Find the line containing "Is (235,159) visible" in the material below; copy that line and all following lines exactly.
= = = = =
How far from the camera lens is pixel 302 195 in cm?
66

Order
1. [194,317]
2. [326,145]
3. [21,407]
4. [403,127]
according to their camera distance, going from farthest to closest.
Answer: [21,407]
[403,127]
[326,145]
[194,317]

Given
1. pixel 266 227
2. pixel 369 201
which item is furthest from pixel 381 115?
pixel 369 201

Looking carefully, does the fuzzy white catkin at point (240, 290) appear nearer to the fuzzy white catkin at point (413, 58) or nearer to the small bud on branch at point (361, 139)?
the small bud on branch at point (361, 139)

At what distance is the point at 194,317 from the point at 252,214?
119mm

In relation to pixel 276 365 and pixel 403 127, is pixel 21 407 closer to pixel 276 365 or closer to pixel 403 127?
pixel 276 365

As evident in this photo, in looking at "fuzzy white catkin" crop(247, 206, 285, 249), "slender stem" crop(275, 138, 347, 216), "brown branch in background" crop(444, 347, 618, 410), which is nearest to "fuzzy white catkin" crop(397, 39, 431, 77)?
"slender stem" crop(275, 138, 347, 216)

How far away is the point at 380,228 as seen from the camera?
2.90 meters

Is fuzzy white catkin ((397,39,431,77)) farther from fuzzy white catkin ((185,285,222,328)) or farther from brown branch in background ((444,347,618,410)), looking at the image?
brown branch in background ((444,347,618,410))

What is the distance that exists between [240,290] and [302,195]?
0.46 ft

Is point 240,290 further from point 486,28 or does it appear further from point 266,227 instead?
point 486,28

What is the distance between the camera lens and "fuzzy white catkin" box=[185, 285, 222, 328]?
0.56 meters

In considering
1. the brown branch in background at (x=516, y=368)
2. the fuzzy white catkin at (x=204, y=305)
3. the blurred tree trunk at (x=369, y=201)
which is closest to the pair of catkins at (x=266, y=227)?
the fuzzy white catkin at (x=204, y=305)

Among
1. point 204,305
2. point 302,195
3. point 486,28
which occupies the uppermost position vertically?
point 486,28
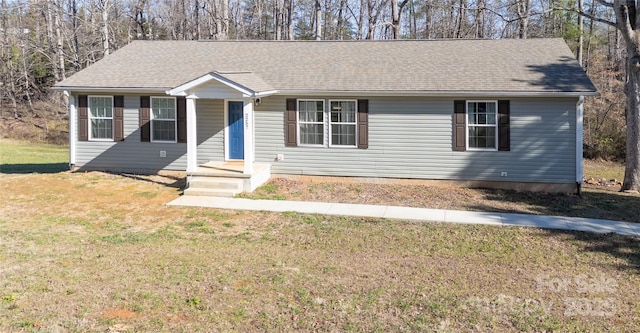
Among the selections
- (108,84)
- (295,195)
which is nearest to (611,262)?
(295,195)

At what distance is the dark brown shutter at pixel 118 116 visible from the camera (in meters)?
15.6

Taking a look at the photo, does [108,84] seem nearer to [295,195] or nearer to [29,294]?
[295,195]

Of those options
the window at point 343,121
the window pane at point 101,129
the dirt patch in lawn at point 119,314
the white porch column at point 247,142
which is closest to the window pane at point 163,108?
the window pane at point 101,129

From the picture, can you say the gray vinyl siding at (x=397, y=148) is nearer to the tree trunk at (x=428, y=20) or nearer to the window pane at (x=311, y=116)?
the window pane at (x=311, y=116)

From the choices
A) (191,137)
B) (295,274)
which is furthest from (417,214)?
(191,137)

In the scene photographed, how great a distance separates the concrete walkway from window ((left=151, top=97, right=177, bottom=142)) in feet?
11.0

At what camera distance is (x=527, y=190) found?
45.7 feet

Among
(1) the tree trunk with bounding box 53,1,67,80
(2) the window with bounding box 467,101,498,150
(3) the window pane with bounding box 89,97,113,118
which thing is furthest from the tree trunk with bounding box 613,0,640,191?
(1) the tree trunk with bounding box 53,1,67,80

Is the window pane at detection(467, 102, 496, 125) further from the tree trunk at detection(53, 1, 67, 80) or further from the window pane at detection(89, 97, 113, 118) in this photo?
the tree trunk at detection(53, 1, 67, 80)

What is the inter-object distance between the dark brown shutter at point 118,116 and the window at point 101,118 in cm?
18

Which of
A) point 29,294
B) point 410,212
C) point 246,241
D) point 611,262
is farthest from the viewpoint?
point 410,212

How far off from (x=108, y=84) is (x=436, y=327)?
42.7 feet

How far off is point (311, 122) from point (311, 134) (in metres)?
0.35

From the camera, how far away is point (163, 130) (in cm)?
1559
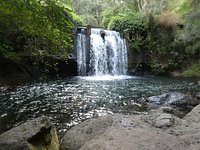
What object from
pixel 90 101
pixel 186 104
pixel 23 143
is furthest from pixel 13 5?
pixel 186 104

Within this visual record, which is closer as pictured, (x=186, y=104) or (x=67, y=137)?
(x=67, y=137)

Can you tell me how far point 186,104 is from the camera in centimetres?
830

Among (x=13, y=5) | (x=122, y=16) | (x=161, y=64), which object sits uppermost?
(x=122, y=16)

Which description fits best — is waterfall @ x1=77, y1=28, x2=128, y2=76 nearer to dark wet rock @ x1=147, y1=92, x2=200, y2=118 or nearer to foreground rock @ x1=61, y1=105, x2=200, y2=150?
dark wet rock @ x1=147, y1=92, x2=200, y2=118

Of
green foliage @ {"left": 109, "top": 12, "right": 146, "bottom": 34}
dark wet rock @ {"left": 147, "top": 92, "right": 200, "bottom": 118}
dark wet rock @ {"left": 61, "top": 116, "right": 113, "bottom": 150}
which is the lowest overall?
dark wet rock @ {"left": 147, "top": 92, "right": 200, "bottom": 118}

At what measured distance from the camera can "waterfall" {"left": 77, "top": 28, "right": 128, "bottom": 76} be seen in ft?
57.5

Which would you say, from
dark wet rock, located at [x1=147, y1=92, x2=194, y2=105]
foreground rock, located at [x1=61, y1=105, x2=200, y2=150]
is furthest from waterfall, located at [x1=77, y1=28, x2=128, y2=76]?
foreground rock, located at [x1=61, y1=105, x2=200, y2=150]

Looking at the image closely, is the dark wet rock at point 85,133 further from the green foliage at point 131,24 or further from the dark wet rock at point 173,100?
the green foliage at point 131,24

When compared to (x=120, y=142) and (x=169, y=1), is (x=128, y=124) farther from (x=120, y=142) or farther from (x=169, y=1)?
(x=169, y=1)

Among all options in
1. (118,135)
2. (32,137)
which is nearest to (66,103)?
(32,137)

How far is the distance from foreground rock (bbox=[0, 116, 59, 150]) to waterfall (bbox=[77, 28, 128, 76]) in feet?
42.0

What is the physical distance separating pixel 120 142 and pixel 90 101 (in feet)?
17.6

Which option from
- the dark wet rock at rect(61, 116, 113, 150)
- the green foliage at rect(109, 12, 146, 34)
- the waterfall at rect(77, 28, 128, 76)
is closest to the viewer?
the dark wet rock at rect(61, 116, 113, 150)

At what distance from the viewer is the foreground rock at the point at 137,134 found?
3373 mm
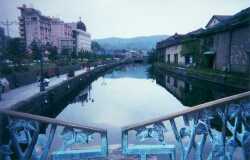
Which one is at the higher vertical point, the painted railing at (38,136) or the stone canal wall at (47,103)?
the painted railing at (38,136)

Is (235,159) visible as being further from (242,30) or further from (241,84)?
(242,30)

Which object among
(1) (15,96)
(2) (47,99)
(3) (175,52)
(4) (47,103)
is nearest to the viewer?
(1) (15,96)

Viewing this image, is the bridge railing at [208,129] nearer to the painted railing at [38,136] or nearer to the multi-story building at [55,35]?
the painted railing at [38,136]

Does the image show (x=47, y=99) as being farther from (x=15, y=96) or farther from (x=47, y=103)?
(x=15, y=96)

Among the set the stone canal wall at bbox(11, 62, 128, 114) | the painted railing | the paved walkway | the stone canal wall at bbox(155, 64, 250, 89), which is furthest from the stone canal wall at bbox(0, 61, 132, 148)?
the stone canal wall at bbox(155, 64, 250, 89)

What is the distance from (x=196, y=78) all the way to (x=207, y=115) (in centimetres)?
1657

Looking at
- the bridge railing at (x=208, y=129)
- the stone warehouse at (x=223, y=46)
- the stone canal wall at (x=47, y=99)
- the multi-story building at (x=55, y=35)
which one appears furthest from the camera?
the multi-story building at (x=55, y=35)

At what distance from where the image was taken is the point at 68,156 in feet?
6.73

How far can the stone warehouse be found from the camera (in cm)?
1221

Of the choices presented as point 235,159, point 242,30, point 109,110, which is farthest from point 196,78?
point 235,159

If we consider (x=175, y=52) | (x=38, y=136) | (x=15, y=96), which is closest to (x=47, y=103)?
(x=15, y=96)

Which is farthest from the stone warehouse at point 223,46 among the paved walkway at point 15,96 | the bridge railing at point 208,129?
→ the paved walkway at point 15,96

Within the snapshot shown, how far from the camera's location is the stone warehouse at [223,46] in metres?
12.2

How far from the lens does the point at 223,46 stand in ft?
50.5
= = = = =
§ Response below
Is (235,159) visible as being further from (242,30) or further from (241,84)?
(242,30)

Which object among
(1) (15,96)
(2) (47,99)
(3) (175,52)
(4) (47,103)
is nearest to the viewer?
(1) (15,96)

Viewing this image, is the bridge railing at [208,129] nearer to the painted railing at [38,136] or nearer to the multi-story building at [55,35]?
the painted railing at [38,136]

Does the image show (x=47, y=99) as being farther from (x=15, y=96) or farther from (x=47, y=103)?
(x=15, y=96)

Among the set the stone canal wall at bbox(11, 62, 128, 114) | the painted railing | the paved walkway | the stone canal wall at bbox(155, 64, 250, 89), which is furthest from the stone canal wall at bbox(0, 61, 132, 148)?
the stone canal wall at bbox(155, 64, 250, 89)

What is the distance from (x=196, y=78) all the way to (x=207, y=115) (in centimetres)?
1657

Looking at
- the bridge railing at (x=208, y=129)
- the stone warehouse at (x=223, y=46)
- the stone canal wall at (x=47, y=99)
- the multi-story building at (x=55, y=35)
which one appears furthest from the camera?
the multi-story building at (x=55, y=35)

At what distance from where the image was taken is the point at 68,156 in feet?
6.73

How far can the stone warehouse be found from the camera (in cm)?
1221

Of the choices presented as point 235,159, point 242,30, point 109,110, which is farthest from point 196,78?
point 235,159

If we consider (x=175, y=52) | (x=38, y=136) | (x=15, y=96), which is closest to (x=47, y=103)?
(x=15, y=96)

Which is farthest from the stone warehouse at point 223,46 among the paved walkway at point 15,96 | the bridge railing at point 208,129?
→ the paved walkway at point 15,96

Within the snapshot shown, how far from the camera's location is the stone warehouse at [223,46] in metres?
12.2

How far from the lens does the point at 223,46 stand in ft?
50.5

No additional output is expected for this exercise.